#### [Stated task]
What is needed is an exact copy of the entries below, from the line that contains "Which is nearer" through the final line, both included, and nothing else.
>> start Material
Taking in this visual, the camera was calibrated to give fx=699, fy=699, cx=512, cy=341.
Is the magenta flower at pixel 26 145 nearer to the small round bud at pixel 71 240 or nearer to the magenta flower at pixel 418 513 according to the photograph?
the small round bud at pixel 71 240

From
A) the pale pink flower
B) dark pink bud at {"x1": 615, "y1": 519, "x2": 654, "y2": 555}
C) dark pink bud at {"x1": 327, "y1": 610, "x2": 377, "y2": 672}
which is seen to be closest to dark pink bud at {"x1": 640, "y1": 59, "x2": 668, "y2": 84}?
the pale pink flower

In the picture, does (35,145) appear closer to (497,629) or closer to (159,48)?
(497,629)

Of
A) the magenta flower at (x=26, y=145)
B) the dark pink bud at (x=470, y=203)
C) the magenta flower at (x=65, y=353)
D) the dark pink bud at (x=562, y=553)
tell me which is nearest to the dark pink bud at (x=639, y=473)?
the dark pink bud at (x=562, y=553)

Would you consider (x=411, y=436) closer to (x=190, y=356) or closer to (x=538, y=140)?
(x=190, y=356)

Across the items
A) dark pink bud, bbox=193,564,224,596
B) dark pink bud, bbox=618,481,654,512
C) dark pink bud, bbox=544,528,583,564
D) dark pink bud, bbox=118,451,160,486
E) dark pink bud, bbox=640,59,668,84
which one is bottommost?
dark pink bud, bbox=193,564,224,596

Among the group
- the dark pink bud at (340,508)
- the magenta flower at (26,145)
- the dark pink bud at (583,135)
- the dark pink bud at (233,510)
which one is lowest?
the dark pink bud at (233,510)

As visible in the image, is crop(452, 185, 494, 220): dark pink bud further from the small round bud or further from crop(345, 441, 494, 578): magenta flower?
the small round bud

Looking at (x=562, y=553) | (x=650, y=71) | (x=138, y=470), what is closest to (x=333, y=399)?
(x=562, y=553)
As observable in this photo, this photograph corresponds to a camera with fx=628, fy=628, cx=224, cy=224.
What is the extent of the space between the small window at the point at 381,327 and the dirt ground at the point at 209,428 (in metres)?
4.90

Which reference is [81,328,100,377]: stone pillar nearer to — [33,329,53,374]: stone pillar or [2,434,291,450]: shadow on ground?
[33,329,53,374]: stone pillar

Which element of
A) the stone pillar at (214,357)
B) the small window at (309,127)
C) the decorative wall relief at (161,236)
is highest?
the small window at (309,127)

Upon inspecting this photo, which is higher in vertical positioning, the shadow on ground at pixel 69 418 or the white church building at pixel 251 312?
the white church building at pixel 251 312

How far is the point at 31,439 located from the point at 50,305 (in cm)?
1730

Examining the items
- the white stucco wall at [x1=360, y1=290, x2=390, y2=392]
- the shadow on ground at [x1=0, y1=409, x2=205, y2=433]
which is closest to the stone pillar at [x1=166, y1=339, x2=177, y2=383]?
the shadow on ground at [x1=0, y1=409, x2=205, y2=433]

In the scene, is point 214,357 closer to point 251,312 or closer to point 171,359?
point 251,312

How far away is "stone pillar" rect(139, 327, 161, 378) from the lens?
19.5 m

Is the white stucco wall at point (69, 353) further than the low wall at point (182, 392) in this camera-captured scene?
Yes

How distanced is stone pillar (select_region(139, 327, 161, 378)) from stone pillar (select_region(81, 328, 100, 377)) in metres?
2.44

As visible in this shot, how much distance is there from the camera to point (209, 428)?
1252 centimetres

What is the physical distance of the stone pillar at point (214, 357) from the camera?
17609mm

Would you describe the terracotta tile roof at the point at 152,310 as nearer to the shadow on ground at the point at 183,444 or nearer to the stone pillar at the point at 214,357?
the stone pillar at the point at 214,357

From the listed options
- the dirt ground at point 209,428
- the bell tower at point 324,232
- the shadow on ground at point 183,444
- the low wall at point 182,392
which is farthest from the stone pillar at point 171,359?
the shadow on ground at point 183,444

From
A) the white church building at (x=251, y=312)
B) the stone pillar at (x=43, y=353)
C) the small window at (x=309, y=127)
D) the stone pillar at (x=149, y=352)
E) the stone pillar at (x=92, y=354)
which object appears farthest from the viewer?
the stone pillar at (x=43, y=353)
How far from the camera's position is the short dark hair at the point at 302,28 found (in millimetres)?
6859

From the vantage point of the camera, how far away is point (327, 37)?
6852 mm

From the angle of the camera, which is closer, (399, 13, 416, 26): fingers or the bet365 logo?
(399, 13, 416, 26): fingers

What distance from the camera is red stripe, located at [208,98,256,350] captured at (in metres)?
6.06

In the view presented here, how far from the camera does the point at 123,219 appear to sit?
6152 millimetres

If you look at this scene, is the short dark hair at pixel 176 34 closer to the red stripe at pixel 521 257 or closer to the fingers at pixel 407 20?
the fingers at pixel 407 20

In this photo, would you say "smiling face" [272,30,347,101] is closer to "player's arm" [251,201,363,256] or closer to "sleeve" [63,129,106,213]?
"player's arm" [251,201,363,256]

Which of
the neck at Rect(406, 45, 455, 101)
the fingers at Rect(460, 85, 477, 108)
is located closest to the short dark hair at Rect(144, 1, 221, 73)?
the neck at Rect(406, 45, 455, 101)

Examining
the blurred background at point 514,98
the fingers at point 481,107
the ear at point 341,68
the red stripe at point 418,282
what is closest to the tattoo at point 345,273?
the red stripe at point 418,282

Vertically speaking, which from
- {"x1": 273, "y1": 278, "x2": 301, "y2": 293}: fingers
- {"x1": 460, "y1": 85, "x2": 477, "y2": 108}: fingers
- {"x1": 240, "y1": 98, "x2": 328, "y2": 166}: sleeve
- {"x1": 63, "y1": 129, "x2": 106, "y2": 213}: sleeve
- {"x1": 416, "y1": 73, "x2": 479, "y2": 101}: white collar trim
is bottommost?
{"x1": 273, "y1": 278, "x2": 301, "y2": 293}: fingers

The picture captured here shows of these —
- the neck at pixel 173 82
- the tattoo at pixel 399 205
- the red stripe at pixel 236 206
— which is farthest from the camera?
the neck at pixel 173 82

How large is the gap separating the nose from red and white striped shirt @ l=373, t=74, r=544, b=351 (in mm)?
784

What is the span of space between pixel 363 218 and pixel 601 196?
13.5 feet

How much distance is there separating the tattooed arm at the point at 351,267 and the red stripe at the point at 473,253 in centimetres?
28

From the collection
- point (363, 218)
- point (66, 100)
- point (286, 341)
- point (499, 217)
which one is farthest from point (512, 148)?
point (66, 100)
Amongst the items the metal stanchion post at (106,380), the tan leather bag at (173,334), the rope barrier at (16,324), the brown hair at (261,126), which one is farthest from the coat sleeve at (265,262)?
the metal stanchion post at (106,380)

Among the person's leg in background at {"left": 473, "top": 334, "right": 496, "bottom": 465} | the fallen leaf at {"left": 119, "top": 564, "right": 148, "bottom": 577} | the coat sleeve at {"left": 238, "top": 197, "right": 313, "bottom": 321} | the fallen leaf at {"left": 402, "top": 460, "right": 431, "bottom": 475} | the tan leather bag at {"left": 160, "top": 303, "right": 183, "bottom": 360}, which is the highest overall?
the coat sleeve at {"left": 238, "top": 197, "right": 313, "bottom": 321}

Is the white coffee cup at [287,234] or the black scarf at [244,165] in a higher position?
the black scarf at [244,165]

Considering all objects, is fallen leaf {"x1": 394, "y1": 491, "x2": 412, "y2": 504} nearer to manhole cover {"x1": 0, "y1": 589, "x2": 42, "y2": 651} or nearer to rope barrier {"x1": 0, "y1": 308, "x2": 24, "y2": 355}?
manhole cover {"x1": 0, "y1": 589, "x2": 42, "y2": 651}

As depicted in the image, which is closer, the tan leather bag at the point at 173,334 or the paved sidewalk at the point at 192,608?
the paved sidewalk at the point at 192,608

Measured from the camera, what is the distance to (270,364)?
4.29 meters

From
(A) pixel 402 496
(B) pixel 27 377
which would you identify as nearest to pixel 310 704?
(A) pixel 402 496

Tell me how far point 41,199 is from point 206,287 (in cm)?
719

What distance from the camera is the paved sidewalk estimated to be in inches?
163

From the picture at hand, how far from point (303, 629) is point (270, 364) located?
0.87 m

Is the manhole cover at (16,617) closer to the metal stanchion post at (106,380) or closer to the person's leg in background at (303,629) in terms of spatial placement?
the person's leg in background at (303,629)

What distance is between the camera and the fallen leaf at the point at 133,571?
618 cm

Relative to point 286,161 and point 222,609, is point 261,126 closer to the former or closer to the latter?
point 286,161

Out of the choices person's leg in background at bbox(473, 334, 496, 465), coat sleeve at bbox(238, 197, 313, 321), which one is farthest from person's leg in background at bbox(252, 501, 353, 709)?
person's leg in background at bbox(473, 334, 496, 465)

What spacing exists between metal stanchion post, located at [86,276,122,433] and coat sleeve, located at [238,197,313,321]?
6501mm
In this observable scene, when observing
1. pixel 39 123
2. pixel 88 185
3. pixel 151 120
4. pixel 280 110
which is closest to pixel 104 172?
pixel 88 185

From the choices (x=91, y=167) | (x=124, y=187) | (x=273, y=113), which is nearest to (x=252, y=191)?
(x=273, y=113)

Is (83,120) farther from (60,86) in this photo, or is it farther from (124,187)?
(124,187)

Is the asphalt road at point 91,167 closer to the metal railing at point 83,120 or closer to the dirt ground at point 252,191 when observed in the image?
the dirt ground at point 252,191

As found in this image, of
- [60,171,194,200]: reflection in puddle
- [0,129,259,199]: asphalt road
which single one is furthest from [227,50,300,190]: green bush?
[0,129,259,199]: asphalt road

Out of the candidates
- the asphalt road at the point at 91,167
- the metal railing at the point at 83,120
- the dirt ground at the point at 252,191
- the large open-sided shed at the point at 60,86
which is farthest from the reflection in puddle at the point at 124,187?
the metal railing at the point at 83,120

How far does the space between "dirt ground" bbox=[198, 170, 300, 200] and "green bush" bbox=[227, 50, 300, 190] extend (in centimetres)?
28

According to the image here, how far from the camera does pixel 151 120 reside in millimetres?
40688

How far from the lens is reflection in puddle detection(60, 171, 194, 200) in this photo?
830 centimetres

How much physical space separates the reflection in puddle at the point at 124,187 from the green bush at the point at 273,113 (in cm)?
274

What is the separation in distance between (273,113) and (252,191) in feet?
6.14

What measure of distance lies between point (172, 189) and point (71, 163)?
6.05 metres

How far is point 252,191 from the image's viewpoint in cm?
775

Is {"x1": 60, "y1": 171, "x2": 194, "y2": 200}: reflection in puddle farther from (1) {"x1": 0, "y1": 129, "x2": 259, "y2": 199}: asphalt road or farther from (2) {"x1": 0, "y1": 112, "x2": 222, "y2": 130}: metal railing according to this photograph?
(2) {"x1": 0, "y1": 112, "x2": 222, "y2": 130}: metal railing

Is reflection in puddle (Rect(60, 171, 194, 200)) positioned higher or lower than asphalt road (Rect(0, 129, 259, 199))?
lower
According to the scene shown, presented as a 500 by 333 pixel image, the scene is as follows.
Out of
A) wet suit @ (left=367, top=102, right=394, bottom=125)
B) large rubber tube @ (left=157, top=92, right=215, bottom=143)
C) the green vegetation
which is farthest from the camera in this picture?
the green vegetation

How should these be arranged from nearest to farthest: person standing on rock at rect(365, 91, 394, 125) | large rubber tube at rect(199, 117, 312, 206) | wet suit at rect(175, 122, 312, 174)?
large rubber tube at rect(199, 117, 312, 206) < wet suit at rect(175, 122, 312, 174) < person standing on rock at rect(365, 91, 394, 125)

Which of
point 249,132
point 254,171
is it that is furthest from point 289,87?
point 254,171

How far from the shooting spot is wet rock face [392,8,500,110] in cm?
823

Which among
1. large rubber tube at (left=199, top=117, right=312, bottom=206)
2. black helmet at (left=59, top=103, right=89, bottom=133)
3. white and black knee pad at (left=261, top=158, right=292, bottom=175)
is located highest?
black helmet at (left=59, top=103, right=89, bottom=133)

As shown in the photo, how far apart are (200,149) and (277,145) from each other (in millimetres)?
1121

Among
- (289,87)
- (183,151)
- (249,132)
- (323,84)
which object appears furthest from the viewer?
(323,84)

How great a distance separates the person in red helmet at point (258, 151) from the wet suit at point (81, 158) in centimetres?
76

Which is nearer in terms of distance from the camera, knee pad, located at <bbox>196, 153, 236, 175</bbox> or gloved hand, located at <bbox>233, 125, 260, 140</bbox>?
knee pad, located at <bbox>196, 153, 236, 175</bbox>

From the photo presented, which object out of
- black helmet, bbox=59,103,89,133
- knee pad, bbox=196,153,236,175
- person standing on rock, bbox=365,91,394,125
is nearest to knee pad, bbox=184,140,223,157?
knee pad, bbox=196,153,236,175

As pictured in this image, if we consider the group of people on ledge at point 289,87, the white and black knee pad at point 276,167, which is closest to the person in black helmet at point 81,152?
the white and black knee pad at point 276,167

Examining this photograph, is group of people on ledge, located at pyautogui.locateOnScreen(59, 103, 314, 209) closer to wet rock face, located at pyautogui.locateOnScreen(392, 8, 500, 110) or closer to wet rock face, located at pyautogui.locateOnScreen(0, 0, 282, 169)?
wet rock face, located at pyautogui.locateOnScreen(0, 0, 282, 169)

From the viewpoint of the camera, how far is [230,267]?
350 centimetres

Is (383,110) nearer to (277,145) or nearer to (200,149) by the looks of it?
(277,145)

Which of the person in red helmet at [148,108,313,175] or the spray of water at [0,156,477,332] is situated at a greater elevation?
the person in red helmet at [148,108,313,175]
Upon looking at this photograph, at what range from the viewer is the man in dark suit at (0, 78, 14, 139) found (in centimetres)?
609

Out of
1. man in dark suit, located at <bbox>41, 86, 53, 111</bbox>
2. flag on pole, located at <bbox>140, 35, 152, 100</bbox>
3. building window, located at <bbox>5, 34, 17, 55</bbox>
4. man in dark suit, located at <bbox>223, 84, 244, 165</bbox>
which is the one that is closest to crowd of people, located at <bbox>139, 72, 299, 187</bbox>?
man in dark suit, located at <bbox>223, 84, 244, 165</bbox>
>> end Material
#### [The solution]
Which is nearer in terms of distance from the camera, knee pad, located at <bbox>196, 153, 236, 175</bbox> or gloved hand, located at <bbox>233, 125, 260, 140</bbox>?
knee pad, located at <bbox>196, 153, 236, 175</bbox>

From the photo presented, which object out of
- black helmet, bbox=59,103,89,133
- knee pad, bbox=196,153,236,175
- person standing on rock, bbox=365,91,394,125
is nearest to knee pad, bbox=184,140,223,157?
knee pad, bbox=196,153,236,175

As pictured in this image, if we consider the group of people on ledge at point 289,87, the white and black knee pad at point 276,167, which is closest to the person in black helmet at point 81,152?
the white and black knee pad at point 276,167

Examining this photograph, is group of people on ledge, located at pyautogui.locateOnScreen(59, 103, 314, 209) closer to wet rock face, located at pyautogui.locateOnScreen(392, 8, 500, 110) or closer to wet rock face, located at pyautogui.locateOnScreen(0, 0, 282, 169)?
wet rock face, located at pyautogui.locateOnScreen(0, 0, 282, 169)

From the viewpoint of the camera, how far is [230,267]?
350 centimetres

Is (383,110) nearer to (277,145) or nearer to (200,149) by the looks of it?
(277,145)

Which of the person in red helmet at [148,108,313,175] or the spray of water at [0,156,477,332] is situated at a greater elevation?
the person in red helmet at [148,108,313,175]
Upon looking at this photograph, at what range from the viewer is the man in dark suit at (0, 78, 14, 139) found (in centimetres)?
609

Out of
1. man in dark suit, located at <bbox>41, 86, 53, 111</bbox>
2. flag on pole, located at <bbox>140, 35, 152, 100</bbox>
3. building window, located at <bbox>5, 34, 17, 55</bbox>
4. man in dark suit, located at <bbox>223, 84, 244, 165</bbox>
which is the one that is closest to crowd of people, located at <bbox>139, 72, 299, 187</bbox>?
man in dark suit, located at <bbox>223, 84, 244, 165</bbox>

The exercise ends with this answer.